Authorization is the act of verifying a user’s entitlements that grant them access to a specific controlled resource. This is often performed within a computer via an internal store of user accounts and entitlements to specific functionality, but such an approach makes it difficult to employ enterprise-wide access control policy management and enforcement. A properly deployed dynamic authorization service takes access control to the next level. It enables enterprises with sensitive data to more finely control access to protected resources, across a variety of use cases.
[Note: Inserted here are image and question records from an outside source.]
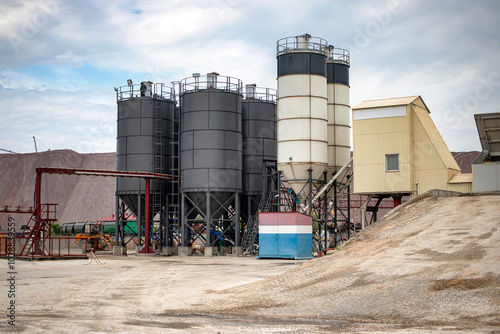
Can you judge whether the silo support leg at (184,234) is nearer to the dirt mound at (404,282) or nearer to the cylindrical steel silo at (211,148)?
the cylindrical steel silo at (211,148)

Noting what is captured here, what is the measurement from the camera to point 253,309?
15891 millimetres

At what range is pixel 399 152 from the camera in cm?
3591

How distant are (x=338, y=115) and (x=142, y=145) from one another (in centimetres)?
1649

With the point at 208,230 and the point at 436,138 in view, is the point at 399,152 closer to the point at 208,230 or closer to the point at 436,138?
the point at 436,138

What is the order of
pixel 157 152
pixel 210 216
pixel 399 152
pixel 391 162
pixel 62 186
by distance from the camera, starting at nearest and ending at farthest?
pixel 399 152
pixel 391 162
pixel 210 216
pixel 157 152
pixel 62 186

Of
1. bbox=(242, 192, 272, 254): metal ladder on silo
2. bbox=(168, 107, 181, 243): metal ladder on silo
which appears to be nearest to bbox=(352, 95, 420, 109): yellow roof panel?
bbox=(242, 192, 272, 254): metal ladder on silo

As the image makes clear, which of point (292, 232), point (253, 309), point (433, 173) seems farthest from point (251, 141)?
point (253, 309)

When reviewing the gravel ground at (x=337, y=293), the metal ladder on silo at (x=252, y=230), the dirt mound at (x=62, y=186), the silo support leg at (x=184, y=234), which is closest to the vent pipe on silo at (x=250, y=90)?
the metal ladder on silo at (x=252, y=230)

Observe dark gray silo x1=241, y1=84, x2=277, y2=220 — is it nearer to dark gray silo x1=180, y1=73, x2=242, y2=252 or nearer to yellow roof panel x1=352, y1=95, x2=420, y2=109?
dark gray silo x1=180, y1=73, x2=242, y2=252

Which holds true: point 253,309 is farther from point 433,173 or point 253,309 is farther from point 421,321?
point 433,173

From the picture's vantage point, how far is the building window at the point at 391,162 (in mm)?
36125

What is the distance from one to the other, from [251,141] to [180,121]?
6.36 meters

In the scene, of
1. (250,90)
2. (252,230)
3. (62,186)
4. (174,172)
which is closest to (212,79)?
(250,90)

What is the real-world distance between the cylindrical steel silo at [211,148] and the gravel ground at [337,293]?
20862 millimetres
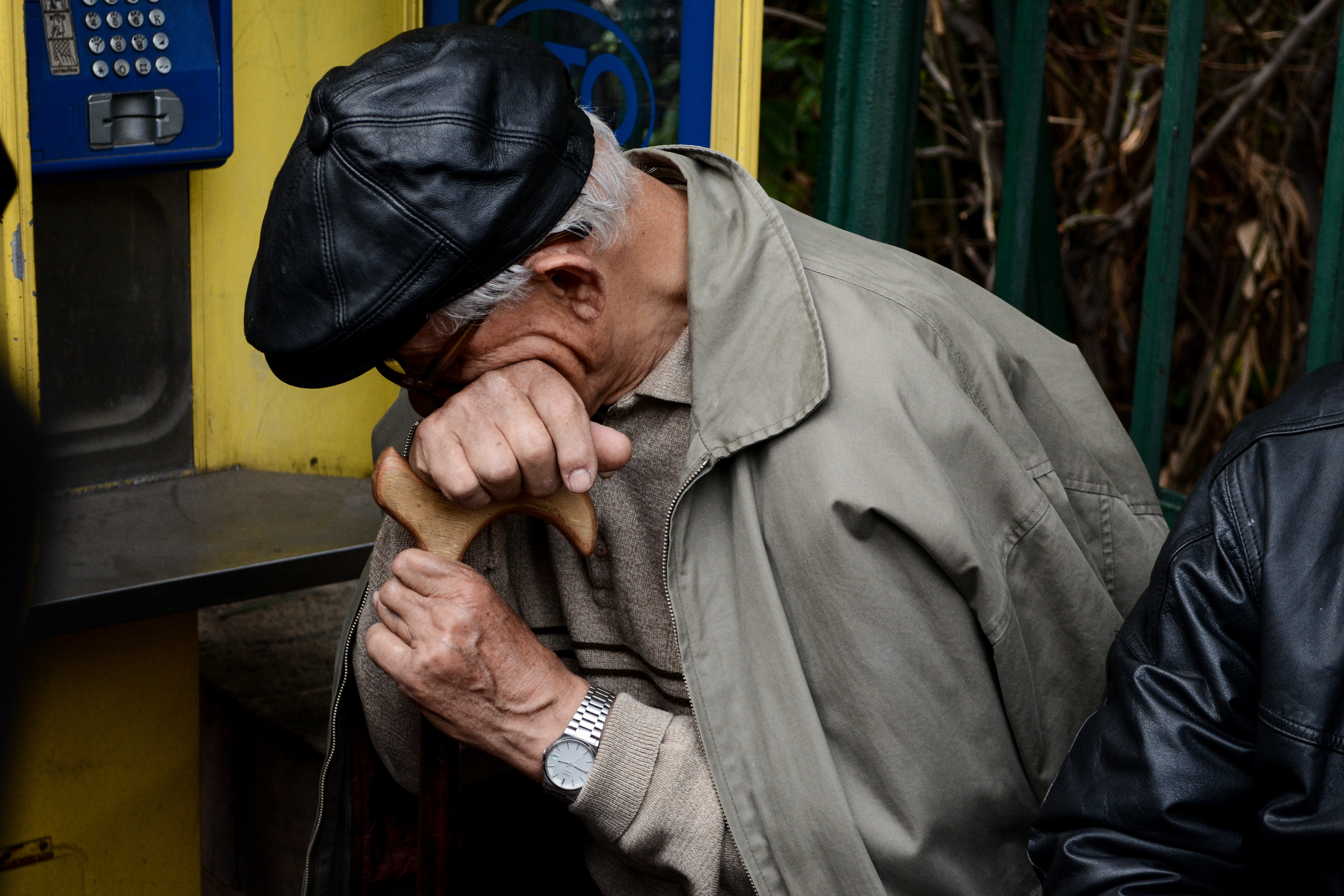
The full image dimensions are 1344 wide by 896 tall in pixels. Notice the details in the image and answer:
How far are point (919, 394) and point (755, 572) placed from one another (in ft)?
0.81

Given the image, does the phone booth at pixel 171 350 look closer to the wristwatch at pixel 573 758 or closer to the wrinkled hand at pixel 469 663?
the wrinkled hand at pixel 469 663

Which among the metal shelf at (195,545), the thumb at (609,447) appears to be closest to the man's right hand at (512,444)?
the thumb at (609,447)

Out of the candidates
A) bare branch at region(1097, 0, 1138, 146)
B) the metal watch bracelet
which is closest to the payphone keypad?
the metal watch bracelet

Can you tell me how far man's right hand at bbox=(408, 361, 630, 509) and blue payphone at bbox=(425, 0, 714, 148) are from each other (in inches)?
33.2

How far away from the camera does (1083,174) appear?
12.7ft

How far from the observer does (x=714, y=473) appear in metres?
1.47

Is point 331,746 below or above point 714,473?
below

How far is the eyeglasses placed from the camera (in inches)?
57.4

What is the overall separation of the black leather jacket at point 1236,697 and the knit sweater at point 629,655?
1.26 ft

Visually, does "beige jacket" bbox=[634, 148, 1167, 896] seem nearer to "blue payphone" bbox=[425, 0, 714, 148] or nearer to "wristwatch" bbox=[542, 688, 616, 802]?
"wristwatch" bbox=[542, 688, 616, 802]

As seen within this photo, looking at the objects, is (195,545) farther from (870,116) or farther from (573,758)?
(870,116)

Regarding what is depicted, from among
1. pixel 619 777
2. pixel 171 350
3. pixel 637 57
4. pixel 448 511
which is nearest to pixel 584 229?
pixel 448 511

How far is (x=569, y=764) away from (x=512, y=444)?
347 millimetres

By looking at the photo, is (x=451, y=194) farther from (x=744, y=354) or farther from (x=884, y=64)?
(x=884, y=64)
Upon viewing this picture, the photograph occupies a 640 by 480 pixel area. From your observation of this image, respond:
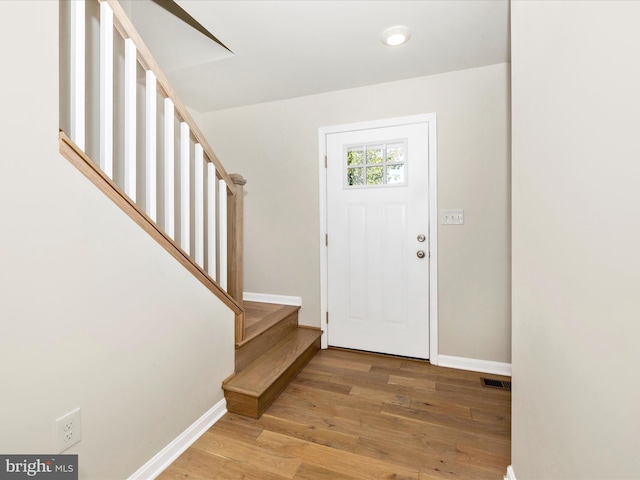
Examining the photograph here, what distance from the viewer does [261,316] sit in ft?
8.37

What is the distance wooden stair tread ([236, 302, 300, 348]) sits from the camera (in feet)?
7.13

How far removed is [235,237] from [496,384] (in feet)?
7.20

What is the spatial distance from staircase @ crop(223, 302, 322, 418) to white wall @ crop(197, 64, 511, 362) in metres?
0.24

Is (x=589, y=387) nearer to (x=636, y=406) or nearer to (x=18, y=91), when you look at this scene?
→ (x=636, y=406)

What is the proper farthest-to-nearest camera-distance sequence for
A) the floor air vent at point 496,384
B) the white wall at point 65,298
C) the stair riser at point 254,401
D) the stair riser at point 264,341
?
the floor air vent at point 496,384
the stair riser at point 264,341
the stair riser at point 254,401
the white wall at point 65,298

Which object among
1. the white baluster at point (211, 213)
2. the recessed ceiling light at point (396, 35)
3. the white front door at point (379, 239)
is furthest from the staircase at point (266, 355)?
the recessed ceiling light at point (396, 35)

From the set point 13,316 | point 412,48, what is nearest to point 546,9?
point 412,48

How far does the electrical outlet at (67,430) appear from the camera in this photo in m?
1.01

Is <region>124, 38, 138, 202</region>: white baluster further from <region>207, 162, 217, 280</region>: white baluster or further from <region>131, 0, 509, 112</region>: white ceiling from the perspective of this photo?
<region>131, 0, 509, 112</region>: white ceiling

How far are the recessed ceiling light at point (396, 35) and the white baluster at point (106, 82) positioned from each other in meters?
1.52

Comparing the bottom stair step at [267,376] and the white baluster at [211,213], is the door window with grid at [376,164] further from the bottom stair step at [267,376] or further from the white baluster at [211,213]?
the bottom stair step at [267,376]

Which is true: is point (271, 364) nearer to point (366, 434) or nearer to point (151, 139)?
point (366, 434)

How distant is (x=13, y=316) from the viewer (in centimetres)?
90

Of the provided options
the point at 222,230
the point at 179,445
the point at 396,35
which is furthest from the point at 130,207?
the point at 396,35
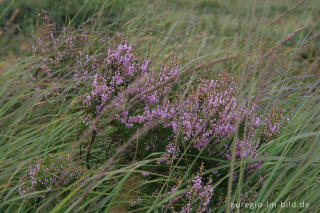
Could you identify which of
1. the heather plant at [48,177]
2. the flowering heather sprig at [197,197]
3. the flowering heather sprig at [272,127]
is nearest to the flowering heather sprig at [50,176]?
the heather plant at [48,177]

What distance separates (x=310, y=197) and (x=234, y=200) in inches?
14.9

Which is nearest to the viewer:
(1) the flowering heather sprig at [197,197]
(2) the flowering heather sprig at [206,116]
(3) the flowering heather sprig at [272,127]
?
(1) the flowering heather sprig at [197,197]

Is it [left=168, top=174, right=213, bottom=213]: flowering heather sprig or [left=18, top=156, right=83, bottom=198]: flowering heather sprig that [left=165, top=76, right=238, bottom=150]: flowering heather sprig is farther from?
[left=18, top=156, right=83, bottom=198]: flowering heather sprig

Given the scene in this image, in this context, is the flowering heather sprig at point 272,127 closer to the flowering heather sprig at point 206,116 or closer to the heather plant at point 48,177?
the flowering heather sprig at point 206,116

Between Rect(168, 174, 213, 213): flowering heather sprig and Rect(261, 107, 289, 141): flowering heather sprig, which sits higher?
Rect(261, 107, 289, 141): flowering heather sprig

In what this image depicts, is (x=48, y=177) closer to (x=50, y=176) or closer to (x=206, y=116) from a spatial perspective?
(x=50, y=176)

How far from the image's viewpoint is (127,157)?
1.97 meters

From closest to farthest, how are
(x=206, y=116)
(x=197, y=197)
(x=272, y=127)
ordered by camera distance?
1. (x=197, y=197)
2. (x=206, y=116)
3. (x=272, y=127)

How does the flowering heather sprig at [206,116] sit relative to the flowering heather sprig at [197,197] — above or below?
above

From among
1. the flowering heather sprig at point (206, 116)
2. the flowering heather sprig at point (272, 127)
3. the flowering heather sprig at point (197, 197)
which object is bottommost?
the flowering heather sprig at point (197, 197)

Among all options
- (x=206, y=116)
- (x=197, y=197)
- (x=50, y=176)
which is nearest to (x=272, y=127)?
(x=206, y=116)

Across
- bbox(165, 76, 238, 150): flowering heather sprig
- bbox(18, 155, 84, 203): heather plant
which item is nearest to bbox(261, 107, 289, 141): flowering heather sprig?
bbox(165, 76, 238, 150): flowering heather sprig

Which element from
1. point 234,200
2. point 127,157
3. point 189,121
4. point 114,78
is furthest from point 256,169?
point 114,78

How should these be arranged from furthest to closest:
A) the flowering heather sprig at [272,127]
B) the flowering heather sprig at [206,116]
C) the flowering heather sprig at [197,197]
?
the flowering heather sprig at [272,127], the flowering heather sprig at [206,116], the flowering heather sprig at [197,197]
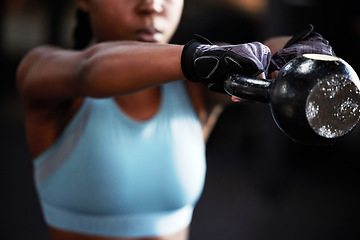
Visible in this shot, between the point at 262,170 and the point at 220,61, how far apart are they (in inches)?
79.5

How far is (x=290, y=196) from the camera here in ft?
7.07

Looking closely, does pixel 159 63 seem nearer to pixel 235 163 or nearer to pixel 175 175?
pixel 175 175

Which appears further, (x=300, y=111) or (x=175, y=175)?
(x=175, y=175)

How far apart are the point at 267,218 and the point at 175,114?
53.4 inches

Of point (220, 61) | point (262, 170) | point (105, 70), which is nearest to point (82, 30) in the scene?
point (105, 70)

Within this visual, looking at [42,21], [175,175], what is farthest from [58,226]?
[42,21]

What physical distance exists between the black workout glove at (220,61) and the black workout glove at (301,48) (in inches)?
1.5

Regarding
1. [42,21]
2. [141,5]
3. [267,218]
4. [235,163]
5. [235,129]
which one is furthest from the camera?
[42,21]

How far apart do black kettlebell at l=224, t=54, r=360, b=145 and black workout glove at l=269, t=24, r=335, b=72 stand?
0.09m

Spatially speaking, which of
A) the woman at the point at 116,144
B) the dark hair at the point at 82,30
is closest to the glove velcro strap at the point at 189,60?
the woman at the point at 116,144

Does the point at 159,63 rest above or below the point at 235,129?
above

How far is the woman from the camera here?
2.08 ft

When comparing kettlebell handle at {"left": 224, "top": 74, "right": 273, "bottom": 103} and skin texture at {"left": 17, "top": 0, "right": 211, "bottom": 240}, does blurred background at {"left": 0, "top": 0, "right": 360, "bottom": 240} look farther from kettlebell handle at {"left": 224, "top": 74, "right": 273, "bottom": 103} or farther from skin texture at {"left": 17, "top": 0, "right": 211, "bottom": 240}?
kettlebell handle at {"left": 224, "top": 74, "right": 273, "bottom": 103}

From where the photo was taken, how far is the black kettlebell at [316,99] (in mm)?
320
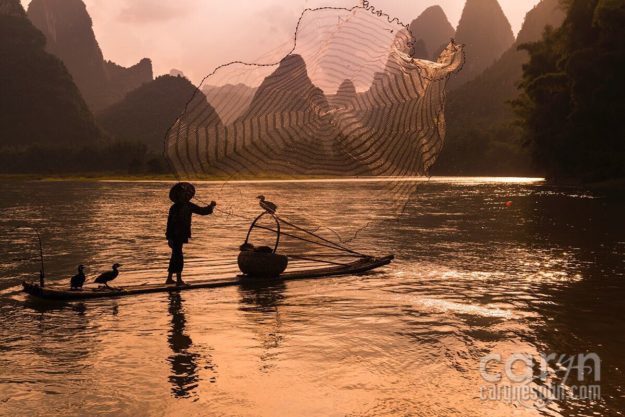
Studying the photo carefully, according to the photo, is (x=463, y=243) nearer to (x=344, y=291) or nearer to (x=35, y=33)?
(x=344, y=291)

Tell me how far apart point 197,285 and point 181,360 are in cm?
480

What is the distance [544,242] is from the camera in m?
21.1

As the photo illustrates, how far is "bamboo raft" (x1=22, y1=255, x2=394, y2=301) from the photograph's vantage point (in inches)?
449

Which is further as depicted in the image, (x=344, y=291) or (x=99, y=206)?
(x=99, y=206)

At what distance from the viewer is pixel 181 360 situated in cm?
789

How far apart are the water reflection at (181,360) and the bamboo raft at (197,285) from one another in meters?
1.77

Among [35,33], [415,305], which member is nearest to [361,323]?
[415,305]

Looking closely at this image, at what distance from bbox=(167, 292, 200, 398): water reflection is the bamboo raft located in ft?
5.82

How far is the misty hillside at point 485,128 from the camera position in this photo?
478 feet

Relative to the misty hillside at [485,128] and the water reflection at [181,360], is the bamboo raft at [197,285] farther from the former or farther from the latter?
the misty hillside at [485,128]

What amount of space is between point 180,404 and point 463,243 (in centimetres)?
1597

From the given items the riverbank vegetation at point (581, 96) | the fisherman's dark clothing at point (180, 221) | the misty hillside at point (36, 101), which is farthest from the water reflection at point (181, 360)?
the misty hillside at point (36, 101)

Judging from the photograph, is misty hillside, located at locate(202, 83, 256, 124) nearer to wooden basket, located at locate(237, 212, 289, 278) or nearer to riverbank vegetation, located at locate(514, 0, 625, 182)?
wooden basket, located at locate(237, 212, 289, 278)

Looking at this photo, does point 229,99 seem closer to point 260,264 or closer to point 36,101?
point 260,264
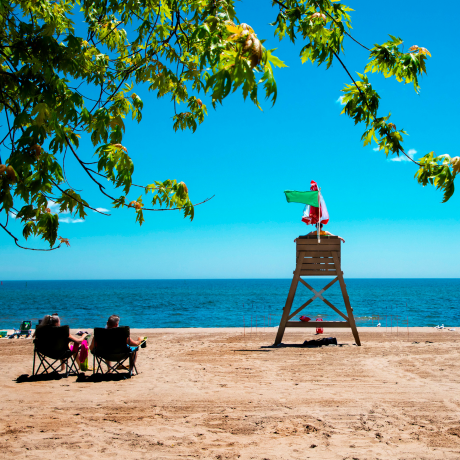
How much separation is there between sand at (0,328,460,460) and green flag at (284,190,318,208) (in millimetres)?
3867

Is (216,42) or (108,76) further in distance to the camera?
(108,76)

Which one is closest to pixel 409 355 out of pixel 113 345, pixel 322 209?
pixel 322 209

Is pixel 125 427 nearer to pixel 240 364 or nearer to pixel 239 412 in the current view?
pixel 239 412

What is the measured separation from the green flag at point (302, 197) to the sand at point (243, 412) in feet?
12.7

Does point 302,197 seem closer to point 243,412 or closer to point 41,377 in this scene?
point 243,412

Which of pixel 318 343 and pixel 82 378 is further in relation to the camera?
pixel 318 343

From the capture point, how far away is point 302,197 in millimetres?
9812

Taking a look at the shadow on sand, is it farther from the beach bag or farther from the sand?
the beach bag

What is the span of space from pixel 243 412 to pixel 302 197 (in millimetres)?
6171

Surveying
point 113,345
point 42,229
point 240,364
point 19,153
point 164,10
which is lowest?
point 240,364

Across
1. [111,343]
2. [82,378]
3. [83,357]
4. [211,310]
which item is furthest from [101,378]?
[211,310]

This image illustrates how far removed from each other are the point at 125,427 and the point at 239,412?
1.34m

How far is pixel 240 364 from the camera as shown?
7645 mm

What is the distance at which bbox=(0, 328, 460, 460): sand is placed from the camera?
3.69m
Dynamic contextual authorization meets many of the demands seen by IT organizations today, such as the need to provide fine-grained access controls over data resources or authorization of data for GDPR compliance purposes, as examples. With more organizations exposing digital services over APIs, there is a growing need to externalize dynamic contextual authorization to APIs across multiple platforms and manage it in a centralized way to ensure compliance. Consider PSD2 and Open Banking use cases that are driven by privacy and demand for API services. Banks will have to provide secure APIs for Third Party Providers (TPPs) and other banks to use. Banks will need to compete more efficiently and protect themselves from a much greater risk of fraud, which dynamic contextual authorization will help mitigate.
The organization's IT Security will also need to address the evolving authorization requirements for use cases such as mobile apps, IoT, M2M communication, and edge gateways. Another trend seen in organizations IT today is a shift towards a more modern software architecture using microservices. This software architectural style is quickly gaining momentum in IT organizations. Each microservice is characteristically small, autonomous, and fine-grained, using lightweight protocols and utilizing APIs extensively. Most microservices application architectures use containers, like Docker, to implement their solution. And although one of the benefits of using microservice architectures is that each development team can work on its microservice using different technology stacks, it can also lead to inconsistencies regarding how each development team treats authorization through the various interpretations of how token scope values are defined, for example.
Modern authorization solutions should provide advanced capabilities. Support for automation is needed as organizations seek efficiencies. Artificial Intelligence is needed to provide value through data and facilitate decision making through analytics when it comes to identifying risks or identifying suspicious application events within the IT infrastructure. Also, authorization solutions should move away from hard to configure and understand policies to more intuitive and easy to use policy authoring environments.
Inevitably, IT Security's landscape will continue to change, and the authorization products will need to keep up with the changes to remain effective. Forward-thinking organizations should seek modern and advanced authorization products that can keep up with the changes.